_What the task asks_
Answer these questions about the essay on therapy below:
1. What is any kind of therapy designed to give the recipient?
2. What do therapists and peer participants act only as?
3. Where do all of the answers come from?

_Provided text_
[Start of Attachment]
The Power in the Process
By Terre Seuss
Often times, we are frustrated with our therapy. Whether it be
individual therapy, or group support, we find ourselves expecting things
that never seem to come. Often, in groups, it is hard to make sure that
everyone is heard, and every issue raised is dealt with. Whether we are
a therapist, or a survivor, each of us, at some point in time get's a
taste of that from the "seeker's" side. I don't want to minimize the
frustration, but let me start with a few comments about groups and
therapy in general. Most of this I'm sure you know, but I found, as I
was going through some of the worst parts of my own process, some of
these concepts alluded me.
Any kind of therapy, group, individual, art, occupational, physical,
etc. is designed to give the recipient a sense of mastery over
themselves, either emotionally and physically; sometimes both.
Therapists, group leaders and peer participants take on various roles
throughout the process, and while this may be a hard concept to fathom,
the roles are fairly interchangeable. Meaning that even the most
dysfunctional or hurting "survivors" take on the "therapist" or "leader"
(helper) role in the process. This happens in individual therapy as
well, but is often harder to see. Therapists will also attest to the
fact, that they themselves often become the receivers, learning about
themselves and others each time they share healing with a survivor. We
each become "helpers" and "seekers". In my mind, I see this as a very
magical arrangement, filled with endless possibilities. But it can also
make for some anxiety about the process itself.
Having our needs met in either group or individual therapy is, I
believe, is directly proportional to our own understanding of how
therapy works. Any kind of therapy, is solely dependent upon the
"seeker's" willingness to explore themselves, and their abilities, and
to stretch themselves to a higher expectation. The "helper's"
willingness to be with them, is a precious gift and an invaluable tool.
All therapy, regardless of how great the therapist or group, is almost
entirely self-dependent. Therapists and peer participants act only as
guides and nurturers. While many in therapy believe they could not
possibly attain healing without the therapist, or group, the bottom line
is that we each do it alone. Before you take off on "but the whole point
is not to be alone in this anymore", let me explain.
When I hear comments in a group, or a personal exchange with another
survivor such as "Let the therapist figure it out, that's what I pay her
for", I cringe. That in fact, is not what we pay them for. If it is, we
are definitely wasting our money . It is impossible for the therapist
to do this. All of the answers, no matter how difficult, come from
within. You already know the answers before you voice your concerns or
share your pain with the therapist. While you may not know how to find
them, or what to do about them when you do, they are in you.
[End of Attachment]
_Extracted records_
[Start of Attachment]
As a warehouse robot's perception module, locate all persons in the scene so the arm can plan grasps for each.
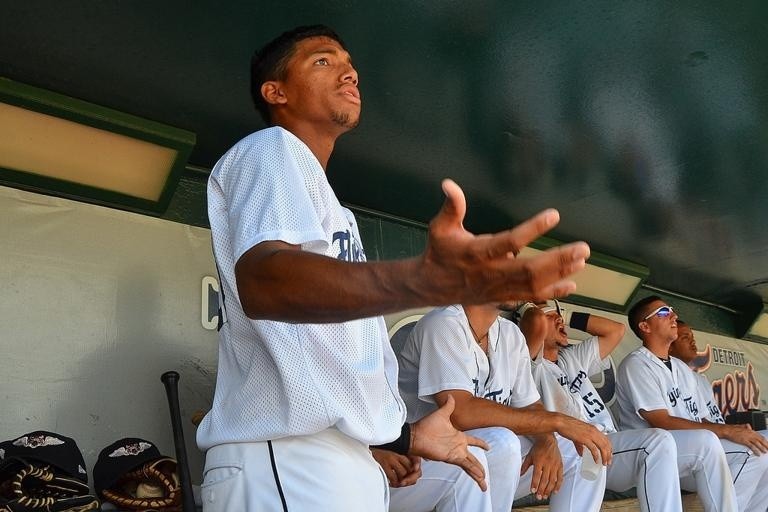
[667,313,768,437]
[193,24,591,511]
[366,435,491,510]
[497,278,741,510]
[609,292,768,512]
[396,219,616,510]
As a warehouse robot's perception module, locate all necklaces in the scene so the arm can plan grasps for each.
[469,322,487,347]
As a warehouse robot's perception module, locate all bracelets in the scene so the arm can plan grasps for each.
[568,309,590,331]
[513,299,535,321]
[369,417,413,454]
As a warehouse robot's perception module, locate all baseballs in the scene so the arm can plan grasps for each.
[136,479,162,500]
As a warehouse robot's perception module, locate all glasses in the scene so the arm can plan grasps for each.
[644,306,675,321]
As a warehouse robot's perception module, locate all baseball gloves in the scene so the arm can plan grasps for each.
[0,430,99,512]
[93,438,184,512]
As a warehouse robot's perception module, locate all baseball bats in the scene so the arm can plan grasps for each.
[161,371,198,511]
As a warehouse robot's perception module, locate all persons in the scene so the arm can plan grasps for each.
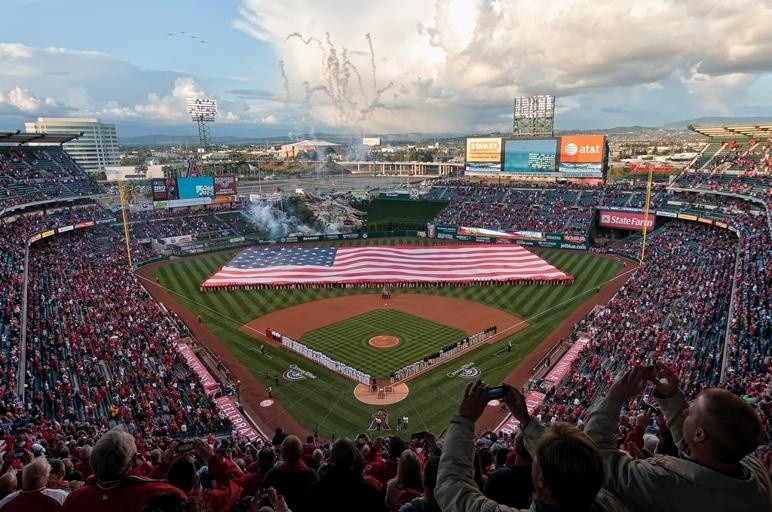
[0,136,772,511]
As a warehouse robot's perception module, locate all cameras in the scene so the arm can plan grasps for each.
[637,399,661,417]
[482,385,506,400]
[643,366,658,379]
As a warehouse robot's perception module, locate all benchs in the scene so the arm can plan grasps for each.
[1,142,233,477]
[411,133,770,474]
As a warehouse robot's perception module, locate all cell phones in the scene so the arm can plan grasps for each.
[176,441,195,453]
[End of Attachment]
_Exercise output_
1. A sense of mastery over themselves, either emotionally and physically, and sometimes both.
2. Guides and nurturers.
3. From within.